Extract
Time-resolved photoluminescence studies

To verify the TADF properties of 1–8, the time-resolved photoluminescence (PL) characteristics in the solution state and in the solid-state thin films have been investigated (Fig. 3, 4, S8 and S9†). A nanosecond emission lifetime is found for all the compounds 1–8 in aerated toluene at room temperature. Identical PL profiles with slightly higher PLQYs in degassed solutions with respect to those in aerated solutions have been revealed (Fig. S10† and Table 1). In contrast, the time-resolved PL decay characteristics of all the compounds in 5 wt% doped mCP thin films exhibit both nanosecond-order and microsecond-order decays. Moreover, the microsecond-order components for all the doped thin films show an increase upon increasing the temperature from 77 K to 300 K (Fig. 3 and S8†), typical of TADF characteristics.² Meanwhile, much enhanced PLQYs are observed in the doped thin films relative to those in the degassed solutions. Notably, changing the N-donor from DTC in 4-DTC-Ph(dppy)BF and 1–6 to DTDPA in 7 and 8 leads to a rather shortened emission decay lifetime (tens of microseconds) and a much higher PLQY (≥94%) in the corresponding doped thin films. Particularly, compared to 7, the introduction of two methyl substituents on the phenyl bridge in 8 leads to a significant increase in the delayed emission component (Fig. 3 and S8†), suggesting an efficient TADF process. Nevertheless, for all the compounds, the more pronounced TADF properties in the solid-state thin film than those in the solution state can be mainly attributed to restricted intramolecular motion and thus suppressed nonradiative deactivation, both enhancing radiative decay via fluorescence,⁶¹ making both intersystem crossing (ISC) and RISC processes more ready to occur.^62,63

Fig. 3 Temperature-dependent PL decay curves of thin films of 5 wt% (a) 3, (b) 4, (c) 6 and (d) 8 doped mCP thin films.

Fig. 4 Time-resolved (a) fluorescence (delay time: 0 ns) and (b) phosphorescence (gate time: 0.5–100 ms) spectra of 3, 4, 7 and 8 measured in toluene matrix at 77 K.

Rows of spatial question data
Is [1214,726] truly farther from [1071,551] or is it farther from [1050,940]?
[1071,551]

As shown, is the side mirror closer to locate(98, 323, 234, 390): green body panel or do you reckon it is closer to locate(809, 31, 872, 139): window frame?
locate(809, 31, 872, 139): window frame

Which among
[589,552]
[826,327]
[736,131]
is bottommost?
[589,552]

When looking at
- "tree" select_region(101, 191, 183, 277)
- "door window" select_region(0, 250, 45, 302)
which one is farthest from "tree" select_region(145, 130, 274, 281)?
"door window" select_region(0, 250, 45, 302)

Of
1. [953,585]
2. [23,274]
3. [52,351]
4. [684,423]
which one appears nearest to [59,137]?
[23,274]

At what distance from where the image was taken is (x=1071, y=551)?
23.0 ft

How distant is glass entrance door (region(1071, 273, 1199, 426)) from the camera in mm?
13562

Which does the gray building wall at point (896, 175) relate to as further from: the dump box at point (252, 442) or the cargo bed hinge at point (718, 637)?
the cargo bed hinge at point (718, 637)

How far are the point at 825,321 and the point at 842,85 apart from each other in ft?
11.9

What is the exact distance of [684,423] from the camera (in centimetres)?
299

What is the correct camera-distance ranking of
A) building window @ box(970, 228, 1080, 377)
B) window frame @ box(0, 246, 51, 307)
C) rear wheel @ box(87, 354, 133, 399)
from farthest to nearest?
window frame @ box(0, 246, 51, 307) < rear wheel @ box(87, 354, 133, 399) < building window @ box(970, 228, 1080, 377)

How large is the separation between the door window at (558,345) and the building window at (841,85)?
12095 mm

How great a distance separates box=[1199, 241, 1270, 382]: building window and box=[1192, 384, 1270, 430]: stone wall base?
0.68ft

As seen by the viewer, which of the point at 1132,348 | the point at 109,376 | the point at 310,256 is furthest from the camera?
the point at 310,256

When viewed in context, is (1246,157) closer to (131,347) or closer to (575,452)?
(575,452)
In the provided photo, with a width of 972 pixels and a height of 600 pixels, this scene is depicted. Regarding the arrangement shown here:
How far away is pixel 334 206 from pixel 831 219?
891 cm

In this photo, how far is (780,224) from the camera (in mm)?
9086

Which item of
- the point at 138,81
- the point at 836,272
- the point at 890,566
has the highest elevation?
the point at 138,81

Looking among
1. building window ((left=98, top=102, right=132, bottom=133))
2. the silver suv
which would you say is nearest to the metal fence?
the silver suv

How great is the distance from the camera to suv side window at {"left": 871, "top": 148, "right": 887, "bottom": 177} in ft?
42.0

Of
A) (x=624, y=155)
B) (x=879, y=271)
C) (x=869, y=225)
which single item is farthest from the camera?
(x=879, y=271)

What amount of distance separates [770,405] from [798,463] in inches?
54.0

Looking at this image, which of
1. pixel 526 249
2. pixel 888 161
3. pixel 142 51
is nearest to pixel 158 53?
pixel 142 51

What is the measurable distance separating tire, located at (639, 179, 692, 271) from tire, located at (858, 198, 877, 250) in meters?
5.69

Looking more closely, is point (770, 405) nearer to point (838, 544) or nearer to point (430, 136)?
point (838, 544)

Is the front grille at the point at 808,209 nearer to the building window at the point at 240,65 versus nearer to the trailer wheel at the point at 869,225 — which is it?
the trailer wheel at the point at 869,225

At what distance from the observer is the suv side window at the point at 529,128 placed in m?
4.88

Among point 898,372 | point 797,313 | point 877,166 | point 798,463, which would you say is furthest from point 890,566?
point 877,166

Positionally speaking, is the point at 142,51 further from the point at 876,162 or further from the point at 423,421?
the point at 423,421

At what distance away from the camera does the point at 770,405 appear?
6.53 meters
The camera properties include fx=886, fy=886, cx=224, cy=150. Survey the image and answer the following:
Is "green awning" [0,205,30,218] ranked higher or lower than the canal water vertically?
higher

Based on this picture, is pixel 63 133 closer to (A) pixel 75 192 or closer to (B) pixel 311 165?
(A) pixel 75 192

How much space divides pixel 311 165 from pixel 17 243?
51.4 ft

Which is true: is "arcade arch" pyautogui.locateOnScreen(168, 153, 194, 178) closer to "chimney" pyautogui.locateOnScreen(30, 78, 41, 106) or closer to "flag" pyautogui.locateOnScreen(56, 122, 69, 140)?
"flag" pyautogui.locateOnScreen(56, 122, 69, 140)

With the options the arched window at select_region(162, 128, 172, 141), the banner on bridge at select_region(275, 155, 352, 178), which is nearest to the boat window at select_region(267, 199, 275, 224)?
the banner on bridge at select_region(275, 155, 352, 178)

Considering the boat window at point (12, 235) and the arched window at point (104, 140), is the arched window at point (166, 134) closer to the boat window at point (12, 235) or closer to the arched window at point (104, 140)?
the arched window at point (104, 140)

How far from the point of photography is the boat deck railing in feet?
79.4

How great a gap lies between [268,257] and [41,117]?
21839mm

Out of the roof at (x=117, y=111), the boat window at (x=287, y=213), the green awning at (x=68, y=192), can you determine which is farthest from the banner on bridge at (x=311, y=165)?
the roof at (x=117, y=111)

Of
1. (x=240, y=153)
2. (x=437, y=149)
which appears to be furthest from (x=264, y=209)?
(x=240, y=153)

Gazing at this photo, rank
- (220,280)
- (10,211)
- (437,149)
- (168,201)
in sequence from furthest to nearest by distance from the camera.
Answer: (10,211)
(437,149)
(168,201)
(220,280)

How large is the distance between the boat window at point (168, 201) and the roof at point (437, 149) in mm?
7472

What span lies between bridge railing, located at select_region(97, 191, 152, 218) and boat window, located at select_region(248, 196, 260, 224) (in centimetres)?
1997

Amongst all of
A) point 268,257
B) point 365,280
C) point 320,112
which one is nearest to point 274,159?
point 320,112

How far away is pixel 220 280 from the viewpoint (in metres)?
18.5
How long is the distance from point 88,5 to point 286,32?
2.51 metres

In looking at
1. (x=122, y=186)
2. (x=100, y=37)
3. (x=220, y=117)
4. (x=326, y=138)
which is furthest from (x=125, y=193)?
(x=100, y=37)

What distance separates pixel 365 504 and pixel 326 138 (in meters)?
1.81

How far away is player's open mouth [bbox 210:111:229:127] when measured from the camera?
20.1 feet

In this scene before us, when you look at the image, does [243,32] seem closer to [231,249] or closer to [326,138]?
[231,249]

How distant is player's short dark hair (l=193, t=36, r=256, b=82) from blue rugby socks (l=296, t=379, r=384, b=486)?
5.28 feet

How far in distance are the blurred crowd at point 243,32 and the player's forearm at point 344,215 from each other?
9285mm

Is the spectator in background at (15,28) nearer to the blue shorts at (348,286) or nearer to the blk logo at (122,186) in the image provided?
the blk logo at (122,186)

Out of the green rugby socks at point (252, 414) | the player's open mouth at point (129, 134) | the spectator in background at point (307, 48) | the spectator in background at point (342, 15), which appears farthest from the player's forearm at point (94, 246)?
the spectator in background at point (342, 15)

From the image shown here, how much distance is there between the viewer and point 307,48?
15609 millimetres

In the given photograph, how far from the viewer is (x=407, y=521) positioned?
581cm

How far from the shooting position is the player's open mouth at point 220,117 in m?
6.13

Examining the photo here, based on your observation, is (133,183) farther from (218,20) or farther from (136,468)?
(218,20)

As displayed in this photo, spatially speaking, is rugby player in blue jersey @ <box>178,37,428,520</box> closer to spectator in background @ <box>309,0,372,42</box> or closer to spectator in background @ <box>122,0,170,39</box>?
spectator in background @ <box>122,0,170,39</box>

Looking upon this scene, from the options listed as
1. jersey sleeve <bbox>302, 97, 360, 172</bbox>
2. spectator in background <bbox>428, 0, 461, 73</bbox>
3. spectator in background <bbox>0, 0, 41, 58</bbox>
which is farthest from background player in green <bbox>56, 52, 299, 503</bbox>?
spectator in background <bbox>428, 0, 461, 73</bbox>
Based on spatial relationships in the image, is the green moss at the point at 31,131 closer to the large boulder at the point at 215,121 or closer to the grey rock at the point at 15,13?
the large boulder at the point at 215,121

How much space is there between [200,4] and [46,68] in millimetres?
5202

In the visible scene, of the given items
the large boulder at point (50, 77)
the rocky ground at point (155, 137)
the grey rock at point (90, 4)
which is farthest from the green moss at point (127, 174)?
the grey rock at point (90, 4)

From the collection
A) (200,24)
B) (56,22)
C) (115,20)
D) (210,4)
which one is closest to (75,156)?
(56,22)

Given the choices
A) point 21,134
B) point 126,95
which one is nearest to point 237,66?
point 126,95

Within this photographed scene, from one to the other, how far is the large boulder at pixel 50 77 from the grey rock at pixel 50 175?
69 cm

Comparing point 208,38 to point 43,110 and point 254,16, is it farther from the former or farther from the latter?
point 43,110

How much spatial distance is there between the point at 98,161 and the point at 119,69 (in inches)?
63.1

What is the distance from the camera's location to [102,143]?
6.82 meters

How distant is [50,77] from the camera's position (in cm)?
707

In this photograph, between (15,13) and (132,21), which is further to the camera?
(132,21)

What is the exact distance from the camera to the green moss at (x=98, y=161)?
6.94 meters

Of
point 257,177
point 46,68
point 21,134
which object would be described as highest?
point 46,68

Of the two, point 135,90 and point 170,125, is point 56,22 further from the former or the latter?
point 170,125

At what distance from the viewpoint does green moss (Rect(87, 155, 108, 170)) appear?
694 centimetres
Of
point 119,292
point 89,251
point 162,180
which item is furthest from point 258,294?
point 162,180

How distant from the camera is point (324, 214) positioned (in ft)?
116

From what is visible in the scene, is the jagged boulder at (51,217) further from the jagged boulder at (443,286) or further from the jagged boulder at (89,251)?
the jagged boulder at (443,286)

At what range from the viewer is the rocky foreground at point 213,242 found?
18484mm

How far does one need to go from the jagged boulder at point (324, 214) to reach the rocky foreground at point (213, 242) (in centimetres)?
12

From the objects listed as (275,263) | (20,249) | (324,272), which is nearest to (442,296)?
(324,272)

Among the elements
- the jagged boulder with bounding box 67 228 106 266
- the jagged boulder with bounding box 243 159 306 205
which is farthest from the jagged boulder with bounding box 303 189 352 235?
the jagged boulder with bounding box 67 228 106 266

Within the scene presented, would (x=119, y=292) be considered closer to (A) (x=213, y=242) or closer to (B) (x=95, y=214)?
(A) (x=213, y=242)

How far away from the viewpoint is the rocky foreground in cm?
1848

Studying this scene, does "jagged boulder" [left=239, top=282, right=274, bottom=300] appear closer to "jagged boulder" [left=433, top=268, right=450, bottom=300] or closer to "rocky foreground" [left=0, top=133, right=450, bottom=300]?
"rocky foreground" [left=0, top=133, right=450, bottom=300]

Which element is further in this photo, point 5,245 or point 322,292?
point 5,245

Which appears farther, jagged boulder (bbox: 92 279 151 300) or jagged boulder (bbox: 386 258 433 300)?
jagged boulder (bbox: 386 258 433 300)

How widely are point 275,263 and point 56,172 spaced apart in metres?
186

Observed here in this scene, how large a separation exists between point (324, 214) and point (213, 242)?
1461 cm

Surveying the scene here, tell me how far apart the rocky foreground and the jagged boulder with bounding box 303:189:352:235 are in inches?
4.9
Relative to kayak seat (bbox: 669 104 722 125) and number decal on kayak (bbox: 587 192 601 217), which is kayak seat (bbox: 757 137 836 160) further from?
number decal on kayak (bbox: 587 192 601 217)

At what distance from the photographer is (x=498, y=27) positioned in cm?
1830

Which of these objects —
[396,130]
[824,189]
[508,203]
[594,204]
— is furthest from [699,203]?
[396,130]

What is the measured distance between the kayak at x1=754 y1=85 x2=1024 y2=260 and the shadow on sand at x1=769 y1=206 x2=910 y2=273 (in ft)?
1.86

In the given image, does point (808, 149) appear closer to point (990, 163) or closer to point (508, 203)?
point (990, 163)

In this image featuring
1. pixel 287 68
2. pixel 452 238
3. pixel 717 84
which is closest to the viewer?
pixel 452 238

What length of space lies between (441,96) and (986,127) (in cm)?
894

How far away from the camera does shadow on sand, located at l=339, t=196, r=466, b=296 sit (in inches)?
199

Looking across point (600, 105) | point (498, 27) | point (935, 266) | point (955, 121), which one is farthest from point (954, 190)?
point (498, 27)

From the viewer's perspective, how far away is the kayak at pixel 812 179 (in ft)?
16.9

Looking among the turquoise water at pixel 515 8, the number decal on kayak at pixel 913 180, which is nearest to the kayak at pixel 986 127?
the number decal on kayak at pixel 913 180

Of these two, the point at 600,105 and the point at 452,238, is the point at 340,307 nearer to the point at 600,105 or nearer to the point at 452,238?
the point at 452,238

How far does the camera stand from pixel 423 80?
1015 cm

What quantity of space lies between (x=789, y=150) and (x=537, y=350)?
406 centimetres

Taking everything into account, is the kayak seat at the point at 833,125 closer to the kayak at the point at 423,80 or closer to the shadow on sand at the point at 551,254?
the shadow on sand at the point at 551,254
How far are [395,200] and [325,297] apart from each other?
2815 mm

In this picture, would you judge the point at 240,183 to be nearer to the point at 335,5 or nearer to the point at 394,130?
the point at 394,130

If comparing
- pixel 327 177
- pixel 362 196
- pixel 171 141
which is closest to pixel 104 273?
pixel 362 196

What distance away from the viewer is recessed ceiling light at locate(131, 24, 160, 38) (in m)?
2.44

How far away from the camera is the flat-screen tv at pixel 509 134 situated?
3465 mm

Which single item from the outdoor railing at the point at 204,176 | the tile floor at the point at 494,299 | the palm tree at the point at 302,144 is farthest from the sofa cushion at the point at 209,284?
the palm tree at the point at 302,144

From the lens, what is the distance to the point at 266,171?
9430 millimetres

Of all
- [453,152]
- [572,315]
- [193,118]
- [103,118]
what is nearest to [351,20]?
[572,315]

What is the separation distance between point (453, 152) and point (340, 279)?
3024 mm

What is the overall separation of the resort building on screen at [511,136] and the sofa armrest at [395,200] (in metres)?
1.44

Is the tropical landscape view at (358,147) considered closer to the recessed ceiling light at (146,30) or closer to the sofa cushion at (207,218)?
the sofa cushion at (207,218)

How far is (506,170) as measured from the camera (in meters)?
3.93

Tasks to complete
a: Answer these about the text on time-resolved photoluminescence:
(i) In what host material, and at what concentration, are the compounds doped for the thin films?
(ii) Which N-donor replaces DTC in compounds 7 and 8?
(iii) What gate time is given for the phosphorescence spectra in Fig. 4?
b: Proceed with the text on time-resolved photoluminescence, starting after the Fig. 4 caption.

Written responses
a:
(i) mCP, at 5 wt%
(ii) DTDPA
(iii) 0.5–100 ms

b:
To gain insights into the nature of the S₁ and T₁ states, time-resolved PL spectra of 1–8 in toluene matrix at 77 K have been recorded. Specifically, the fluorescence spectra of all the compounds generally display structureless emission bands (Fig. 4 and S9†). For the phosphorescence spectra, compounds 1–5 and 8 exhibit characteristic vibronic structures of the (dppy)BF acceptor moiety (Fig. S11†), indicating that the emission predominantly stems from a ³LE excited state on the (dppy)BF acceptor. As for compound 6, a structureless phosphorescence band is observed, suggesting a charge transfer T₁ (³CT) excited state origin. Notably, compared to 8, the phosphorescence spectrum of 7 shows a less obvious vibronic feature, which might indicate a different emission origin.^16,19 Taking a closer look at the character and energies of T₁ and T₂ states for 7 and 8, the less obvious vibronic-structured phosphorescence spectrum of 7 can be attributed to the predominant charge transfer character (73%) of T₁ as well as the large energy difference between T₁ and T₂ (ΔE_T1–T2: 0.34 eV), whereas the negligible ΔE_T1–T2 (0.06 eV) as well as the predominant charge transfer character of T₁ (80%) and locally excited state character of T₂ (88%) have been computed for 8 (Table S6† and see Computational studies). The vibronic-structured phosphorescence spectrum of 8 might be attributed to larger transition intensity from ³LE → S₀ emission than that of ³CT → S₀ emission. Considering the fact that the most relaxed CT state might not be formed at 77 K, the S₁ energies have been estimated from the fluorescence spectra recorded at 298 K, and T₁ energies was estimated from the phosphorescence spectra recorded at 77 K (Table S3†). The rather larger discrepancy between the experimental ΔE_ST (0.15 eV) and the computational ΔE_ST (0.46 eV) for 7 is likely introduced by the difference in the dihedral angle between the phenyl ring attached to the diarylamino moiety and the pyridine ring at 77 K from that of the optimized geometry of 7 from computational studies. This can be further supported by the better agreement of the experimentally determined ΔE_ST (0.22 eV) and the computational ΔE_ST (0.13 eV) for 8 where the two ortho-methyl substituents on the phenyl ring attached to the diarylamino moiety would restrict the rotational degrees of freedom to be similar to that of the optimized geometry from computational studies.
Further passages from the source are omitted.